▶ [TASK BRIEF]: Find the line containing "Could you tell me the distance of the" in the listing below; reproduce it and every line after, exactly. Skip pictures.
********************
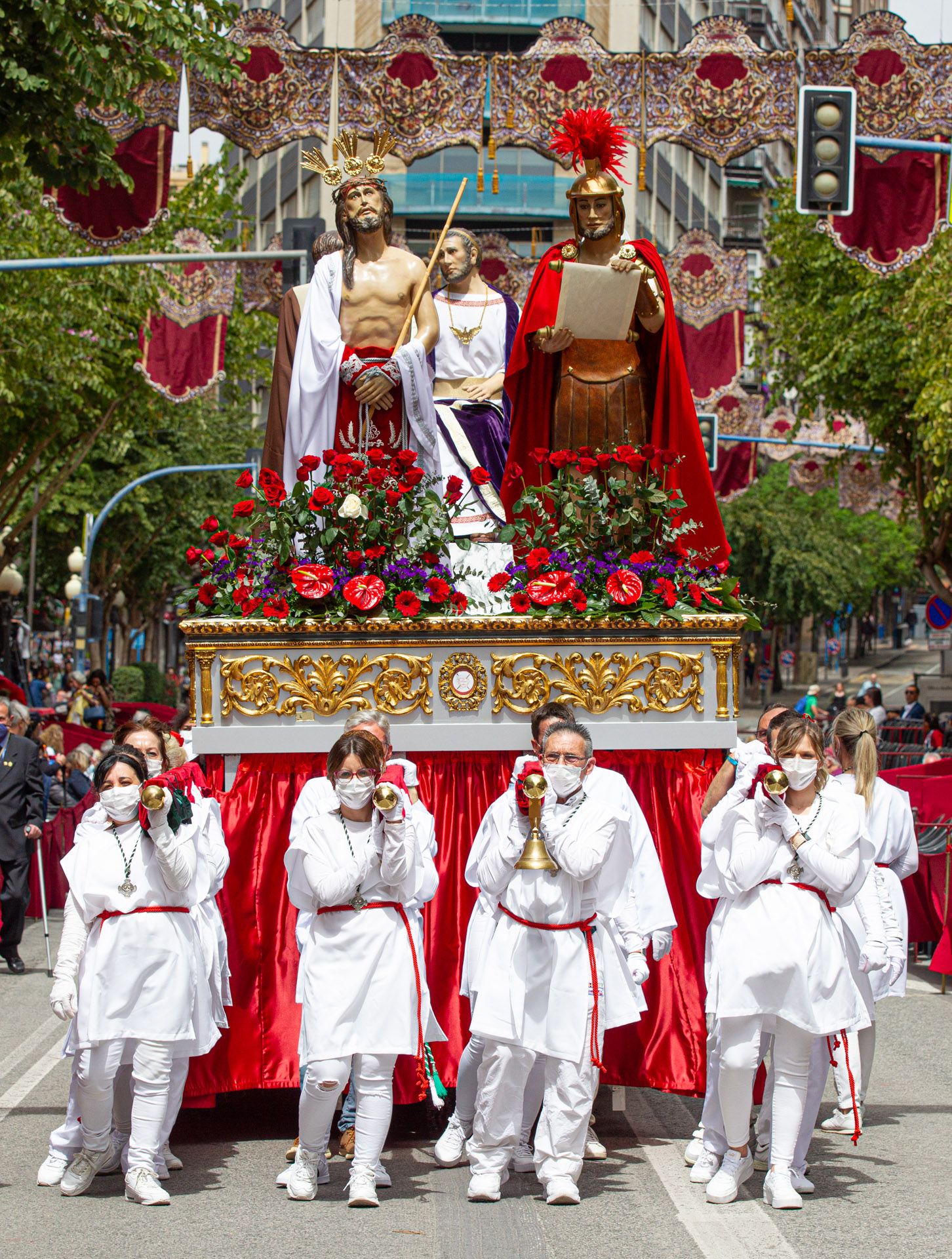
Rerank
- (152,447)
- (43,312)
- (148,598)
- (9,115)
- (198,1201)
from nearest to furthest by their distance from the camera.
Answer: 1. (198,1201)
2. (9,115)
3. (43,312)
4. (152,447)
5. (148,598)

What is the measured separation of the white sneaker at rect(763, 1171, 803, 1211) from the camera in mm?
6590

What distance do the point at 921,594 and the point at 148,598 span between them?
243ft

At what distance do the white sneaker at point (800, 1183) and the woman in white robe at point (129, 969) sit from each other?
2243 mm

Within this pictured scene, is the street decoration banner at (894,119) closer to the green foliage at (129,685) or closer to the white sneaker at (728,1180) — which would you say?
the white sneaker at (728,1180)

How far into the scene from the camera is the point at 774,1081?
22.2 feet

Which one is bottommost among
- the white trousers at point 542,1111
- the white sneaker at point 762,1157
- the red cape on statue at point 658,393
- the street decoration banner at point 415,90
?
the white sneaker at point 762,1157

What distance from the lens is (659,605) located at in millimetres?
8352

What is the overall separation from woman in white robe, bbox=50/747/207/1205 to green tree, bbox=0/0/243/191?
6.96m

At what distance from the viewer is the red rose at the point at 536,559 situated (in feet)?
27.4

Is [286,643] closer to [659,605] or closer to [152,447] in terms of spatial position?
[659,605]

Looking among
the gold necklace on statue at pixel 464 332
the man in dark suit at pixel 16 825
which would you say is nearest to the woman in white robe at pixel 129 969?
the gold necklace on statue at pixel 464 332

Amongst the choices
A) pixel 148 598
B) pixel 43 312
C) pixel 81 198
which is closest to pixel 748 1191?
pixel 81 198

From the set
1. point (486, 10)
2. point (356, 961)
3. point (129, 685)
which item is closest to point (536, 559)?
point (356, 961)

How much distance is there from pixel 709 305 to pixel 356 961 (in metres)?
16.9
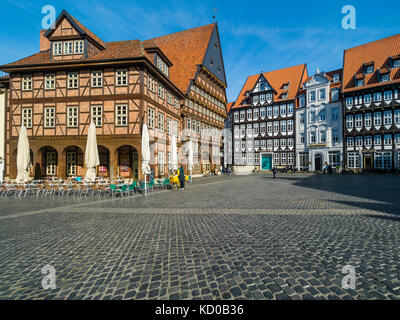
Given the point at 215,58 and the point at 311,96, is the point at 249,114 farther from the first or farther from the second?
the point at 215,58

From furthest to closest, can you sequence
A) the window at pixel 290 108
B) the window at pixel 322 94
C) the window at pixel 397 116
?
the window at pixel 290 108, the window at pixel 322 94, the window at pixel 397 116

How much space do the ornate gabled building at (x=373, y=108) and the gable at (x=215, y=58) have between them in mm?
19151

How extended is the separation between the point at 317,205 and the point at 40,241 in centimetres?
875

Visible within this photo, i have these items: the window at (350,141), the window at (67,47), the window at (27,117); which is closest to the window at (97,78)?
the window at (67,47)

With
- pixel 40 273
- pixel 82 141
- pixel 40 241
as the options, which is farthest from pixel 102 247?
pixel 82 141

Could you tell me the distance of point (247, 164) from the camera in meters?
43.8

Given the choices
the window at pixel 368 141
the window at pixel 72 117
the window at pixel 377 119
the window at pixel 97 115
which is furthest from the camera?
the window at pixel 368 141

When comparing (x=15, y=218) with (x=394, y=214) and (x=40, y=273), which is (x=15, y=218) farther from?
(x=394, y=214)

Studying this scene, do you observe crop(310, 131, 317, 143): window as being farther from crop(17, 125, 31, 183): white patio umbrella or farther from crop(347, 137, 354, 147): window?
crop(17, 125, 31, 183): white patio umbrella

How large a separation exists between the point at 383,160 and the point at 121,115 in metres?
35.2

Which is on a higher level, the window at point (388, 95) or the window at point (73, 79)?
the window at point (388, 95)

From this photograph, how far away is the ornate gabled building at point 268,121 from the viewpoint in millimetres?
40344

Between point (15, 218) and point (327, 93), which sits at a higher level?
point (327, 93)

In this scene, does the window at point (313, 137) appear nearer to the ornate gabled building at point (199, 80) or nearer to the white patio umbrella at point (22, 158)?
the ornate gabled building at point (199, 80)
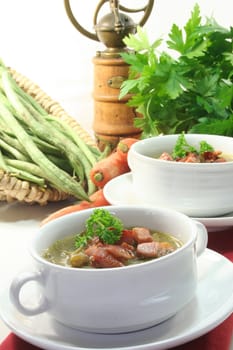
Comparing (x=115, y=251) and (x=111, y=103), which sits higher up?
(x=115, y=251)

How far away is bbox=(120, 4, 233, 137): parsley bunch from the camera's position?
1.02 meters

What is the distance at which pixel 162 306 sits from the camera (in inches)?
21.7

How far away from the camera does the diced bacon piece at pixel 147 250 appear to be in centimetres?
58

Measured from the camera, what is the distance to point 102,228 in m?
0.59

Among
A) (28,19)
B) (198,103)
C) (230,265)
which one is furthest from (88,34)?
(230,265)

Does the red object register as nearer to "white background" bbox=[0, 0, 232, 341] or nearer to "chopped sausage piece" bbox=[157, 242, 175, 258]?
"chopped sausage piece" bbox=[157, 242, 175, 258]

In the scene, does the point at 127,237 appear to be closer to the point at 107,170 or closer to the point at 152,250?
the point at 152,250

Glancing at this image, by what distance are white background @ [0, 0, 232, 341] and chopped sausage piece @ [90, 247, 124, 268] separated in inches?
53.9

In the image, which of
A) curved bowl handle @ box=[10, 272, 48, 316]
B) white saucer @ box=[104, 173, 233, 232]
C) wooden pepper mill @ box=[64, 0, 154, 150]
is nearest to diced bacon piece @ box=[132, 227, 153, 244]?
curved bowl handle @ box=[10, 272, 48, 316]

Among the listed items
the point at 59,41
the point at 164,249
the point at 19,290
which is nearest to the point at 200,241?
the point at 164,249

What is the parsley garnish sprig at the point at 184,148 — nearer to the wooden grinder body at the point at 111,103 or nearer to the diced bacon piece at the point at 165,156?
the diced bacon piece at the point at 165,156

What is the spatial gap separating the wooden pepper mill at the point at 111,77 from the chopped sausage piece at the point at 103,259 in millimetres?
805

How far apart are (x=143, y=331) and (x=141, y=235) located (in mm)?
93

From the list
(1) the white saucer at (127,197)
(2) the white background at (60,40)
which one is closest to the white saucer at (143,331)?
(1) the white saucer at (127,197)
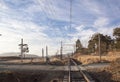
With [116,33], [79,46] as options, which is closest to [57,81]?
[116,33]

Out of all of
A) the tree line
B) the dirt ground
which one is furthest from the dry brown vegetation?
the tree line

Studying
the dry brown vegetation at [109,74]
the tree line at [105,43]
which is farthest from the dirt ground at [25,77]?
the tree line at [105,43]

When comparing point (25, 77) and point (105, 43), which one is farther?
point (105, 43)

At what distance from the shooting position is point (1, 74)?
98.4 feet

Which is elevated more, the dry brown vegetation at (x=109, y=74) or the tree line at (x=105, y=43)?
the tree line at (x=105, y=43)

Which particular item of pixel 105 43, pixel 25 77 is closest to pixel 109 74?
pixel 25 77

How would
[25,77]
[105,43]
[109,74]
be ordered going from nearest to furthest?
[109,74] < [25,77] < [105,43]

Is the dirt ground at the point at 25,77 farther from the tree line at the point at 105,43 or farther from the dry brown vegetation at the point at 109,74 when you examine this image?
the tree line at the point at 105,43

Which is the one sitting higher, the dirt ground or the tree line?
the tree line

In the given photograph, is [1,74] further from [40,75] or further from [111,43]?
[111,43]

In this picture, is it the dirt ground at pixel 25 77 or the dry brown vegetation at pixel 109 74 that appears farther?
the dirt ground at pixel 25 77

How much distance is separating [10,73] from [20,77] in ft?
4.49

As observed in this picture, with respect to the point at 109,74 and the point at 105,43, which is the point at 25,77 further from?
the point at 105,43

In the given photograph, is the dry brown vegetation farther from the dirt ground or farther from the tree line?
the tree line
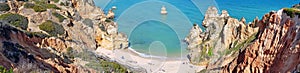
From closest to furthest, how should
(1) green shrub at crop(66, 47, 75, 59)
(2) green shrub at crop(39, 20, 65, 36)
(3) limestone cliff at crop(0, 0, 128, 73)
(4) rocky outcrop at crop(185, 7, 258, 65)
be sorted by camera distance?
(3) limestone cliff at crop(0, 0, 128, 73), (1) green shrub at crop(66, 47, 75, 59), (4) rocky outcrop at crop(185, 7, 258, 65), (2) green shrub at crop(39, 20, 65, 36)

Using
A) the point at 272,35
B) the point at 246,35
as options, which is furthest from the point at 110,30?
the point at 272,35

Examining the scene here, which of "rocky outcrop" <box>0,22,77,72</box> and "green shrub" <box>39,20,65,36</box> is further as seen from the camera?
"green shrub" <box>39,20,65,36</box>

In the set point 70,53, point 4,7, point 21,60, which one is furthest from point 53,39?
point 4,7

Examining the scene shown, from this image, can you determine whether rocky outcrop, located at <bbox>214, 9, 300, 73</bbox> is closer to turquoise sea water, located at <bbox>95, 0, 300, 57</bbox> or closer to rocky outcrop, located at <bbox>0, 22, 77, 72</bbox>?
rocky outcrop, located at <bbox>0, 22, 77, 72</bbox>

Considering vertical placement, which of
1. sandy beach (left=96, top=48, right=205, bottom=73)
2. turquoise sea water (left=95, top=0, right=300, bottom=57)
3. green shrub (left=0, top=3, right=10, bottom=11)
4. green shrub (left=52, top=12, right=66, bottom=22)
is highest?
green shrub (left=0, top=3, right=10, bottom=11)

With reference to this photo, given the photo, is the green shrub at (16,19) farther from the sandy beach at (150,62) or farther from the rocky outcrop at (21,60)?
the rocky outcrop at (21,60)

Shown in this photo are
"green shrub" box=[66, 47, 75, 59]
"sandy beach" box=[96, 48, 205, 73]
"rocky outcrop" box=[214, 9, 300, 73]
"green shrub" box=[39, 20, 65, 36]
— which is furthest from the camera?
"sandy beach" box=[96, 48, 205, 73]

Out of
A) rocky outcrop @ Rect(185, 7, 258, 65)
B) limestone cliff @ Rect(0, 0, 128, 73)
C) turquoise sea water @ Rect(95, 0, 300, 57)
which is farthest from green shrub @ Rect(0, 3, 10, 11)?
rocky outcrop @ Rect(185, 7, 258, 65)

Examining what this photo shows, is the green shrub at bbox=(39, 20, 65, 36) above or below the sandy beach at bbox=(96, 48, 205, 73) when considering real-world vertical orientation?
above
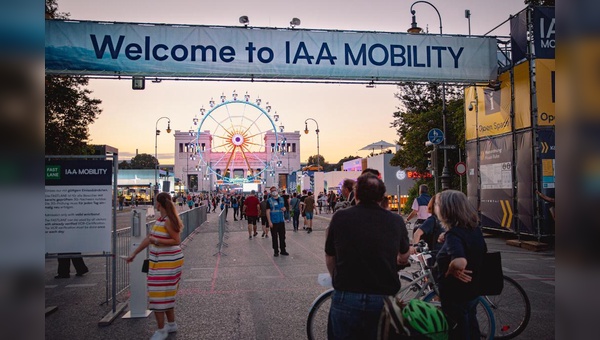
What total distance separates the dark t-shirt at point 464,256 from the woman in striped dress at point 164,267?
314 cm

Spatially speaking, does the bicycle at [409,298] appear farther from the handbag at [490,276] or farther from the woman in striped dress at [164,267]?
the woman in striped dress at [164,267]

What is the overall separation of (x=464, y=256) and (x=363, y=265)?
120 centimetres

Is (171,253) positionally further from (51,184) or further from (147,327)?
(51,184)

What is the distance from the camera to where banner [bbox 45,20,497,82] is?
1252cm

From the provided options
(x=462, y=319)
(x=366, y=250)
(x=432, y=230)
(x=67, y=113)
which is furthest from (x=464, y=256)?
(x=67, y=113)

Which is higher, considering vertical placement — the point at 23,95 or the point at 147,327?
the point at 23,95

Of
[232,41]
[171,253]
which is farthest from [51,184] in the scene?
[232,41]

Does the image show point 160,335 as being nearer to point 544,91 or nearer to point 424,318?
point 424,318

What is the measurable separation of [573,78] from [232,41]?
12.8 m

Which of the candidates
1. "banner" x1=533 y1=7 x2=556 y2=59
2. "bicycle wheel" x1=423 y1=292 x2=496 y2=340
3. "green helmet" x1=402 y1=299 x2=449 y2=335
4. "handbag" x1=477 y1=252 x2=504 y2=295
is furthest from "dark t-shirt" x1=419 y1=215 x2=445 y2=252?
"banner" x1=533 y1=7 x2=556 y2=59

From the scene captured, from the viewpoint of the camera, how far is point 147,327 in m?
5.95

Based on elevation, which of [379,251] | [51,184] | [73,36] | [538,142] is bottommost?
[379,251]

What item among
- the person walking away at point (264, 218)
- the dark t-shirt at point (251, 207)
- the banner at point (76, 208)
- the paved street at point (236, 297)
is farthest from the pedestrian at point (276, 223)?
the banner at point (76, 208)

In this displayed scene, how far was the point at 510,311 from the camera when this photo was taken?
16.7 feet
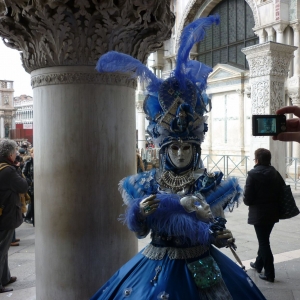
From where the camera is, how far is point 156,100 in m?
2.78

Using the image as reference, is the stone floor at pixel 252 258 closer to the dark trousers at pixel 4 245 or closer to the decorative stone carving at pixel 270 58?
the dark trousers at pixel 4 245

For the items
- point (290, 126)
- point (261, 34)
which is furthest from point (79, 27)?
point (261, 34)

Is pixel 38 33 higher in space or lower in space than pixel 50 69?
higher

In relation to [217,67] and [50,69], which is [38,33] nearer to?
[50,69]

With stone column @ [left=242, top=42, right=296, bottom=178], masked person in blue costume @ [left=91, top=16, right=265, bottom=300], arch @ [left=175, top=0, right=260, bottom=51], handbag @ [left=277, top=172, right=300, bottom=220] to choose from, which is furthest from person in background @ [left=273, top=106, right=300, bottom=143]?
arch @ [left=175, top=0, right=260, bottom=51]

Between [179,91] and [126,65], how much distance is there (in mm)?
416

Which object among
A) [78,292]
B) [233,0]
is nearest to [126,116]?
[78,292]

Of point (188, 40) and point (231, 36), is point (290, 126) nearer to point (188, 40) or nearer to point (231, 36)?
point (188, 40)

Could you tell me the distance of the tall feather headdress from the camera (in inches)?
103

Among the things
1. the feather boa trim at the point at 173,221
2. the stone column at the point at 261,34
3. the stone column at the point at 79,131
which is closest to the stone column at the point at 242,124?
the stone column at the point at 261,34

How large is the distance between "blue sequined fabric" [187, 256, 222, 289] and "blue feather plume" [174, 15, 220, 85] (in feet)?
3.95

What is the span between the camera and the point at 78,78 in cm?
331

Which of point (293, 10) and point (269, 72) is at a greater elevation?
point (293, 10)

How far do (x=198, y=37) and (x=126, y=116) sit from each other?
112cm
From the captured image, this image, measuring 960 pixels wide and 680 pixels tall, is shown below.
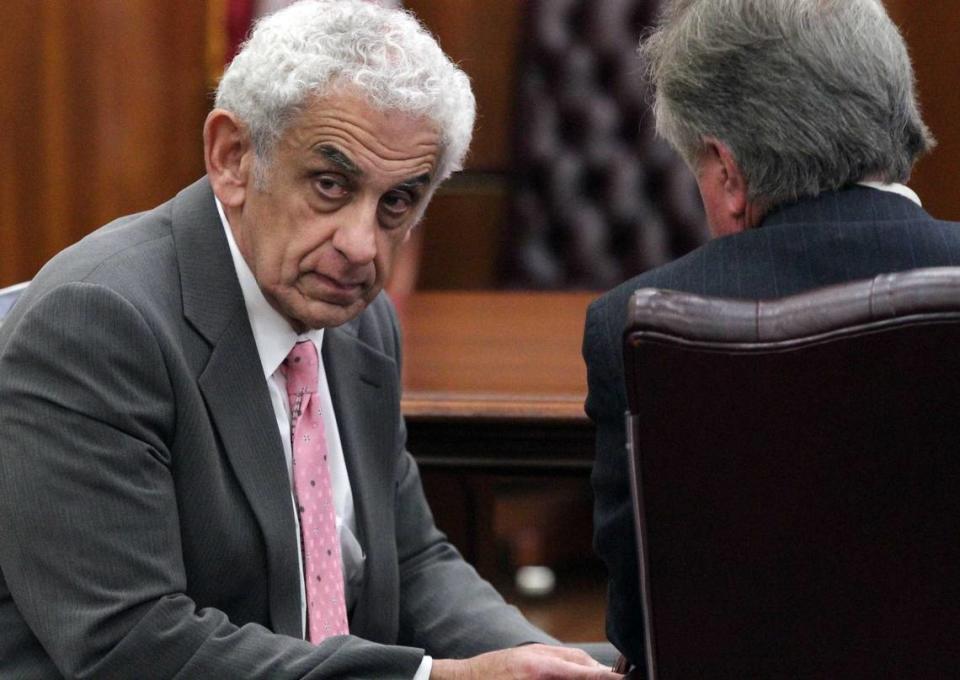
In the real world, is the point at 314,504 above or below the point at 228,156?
********************
▶ [PROBLEM SOLUTION]:
Could you tell me the distance of the tall feather headdress from the camera (in inches)?
103

Among the things
1. the feather boa trim at the point at 173,221
2. the stone column at the point at 261,34
3. the stone column at the point at 79,131
which is closest to the stone column at the point at 242,124?
the stone column at the point at 261,34

How large is the distance between "blue sequined fabric" [187, 256, 222, 289] and "blue feather plume" [174, 15, 220, 85] (in feet)?
3.95

What is the span between the camera and the point at 78,78 in cm?
331

Which of point (293, 10) and point (269, 72) is at a greater elevation?
point (293, 10)

How far do (x=198, y=37) and (x=126, y=116) sit from each other?
112cm
From the captured image, this image, measuring 960 pixels wide and 680 pixels tall, is shown below.
In the real world, is the point at 314,504 above or below the point at 228,156?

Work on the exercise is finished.